_Activity_:
Copy the passage about M.I.A.'s set at Royale, everything from "She was perched" down to "with a whump!", substituting "sound problems" for "microphone issues".

_Document text_:
Monday night, mid-set on stage at Royale, it almost seemed like Maya Arulpragasam, a/k/a M.I.A., had had it.
She was perched atop the PA speakers stage right, and as is usual for her, she was having microphone issues. The song she was singing was from her new album, Maya
(Interscope), and the chorus went, "All I ever wanted was my story to be told." As she sang this simple plea, huge shards of feedback pierced the air. By song's end, it was too much: she tossed her mic off the stacks, and it hit the ground with a whump!
As she found her way down from the speakers, it was clear that she was going to have to do a little work to get this whole set back from the brink of oblivion.

Extracted records:
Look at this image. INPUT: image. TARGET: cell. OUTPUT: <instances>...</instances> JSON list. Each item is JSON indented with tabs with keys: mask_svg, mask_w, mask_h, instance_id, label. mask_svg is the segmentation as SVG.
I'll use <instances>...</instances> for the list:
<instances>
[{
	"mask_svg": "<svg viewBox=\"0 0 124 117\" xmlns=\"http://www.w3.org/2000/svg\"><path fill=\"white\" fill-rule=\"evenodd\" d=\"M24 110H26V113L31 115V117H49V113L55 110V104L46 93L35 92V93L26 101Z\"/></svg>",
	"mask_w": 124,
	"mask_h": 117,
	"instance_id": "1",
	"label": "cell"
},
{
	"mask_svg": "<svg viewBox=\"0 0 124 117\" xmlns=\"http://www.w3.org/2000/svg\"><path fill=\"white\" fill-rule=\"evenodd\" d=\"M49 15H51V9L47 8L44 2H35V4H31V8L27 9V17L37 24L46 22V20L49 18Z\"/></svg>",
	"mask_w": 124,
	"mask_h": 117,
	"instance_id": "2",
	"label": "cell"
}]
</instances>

_Written response_:
She was perched atop the PA speakers stage right, and as is usual for her, she was having sound problems. The song she was singing was from her new album, Maya
(Interscope), and the chorus went, "All I ever wanted was my story to be told." As she sang this simple plea, huge shards of feedback pierced the air. By song's end, it was too much: she tossed her mic off the stacks, and it hit the ground with a whump!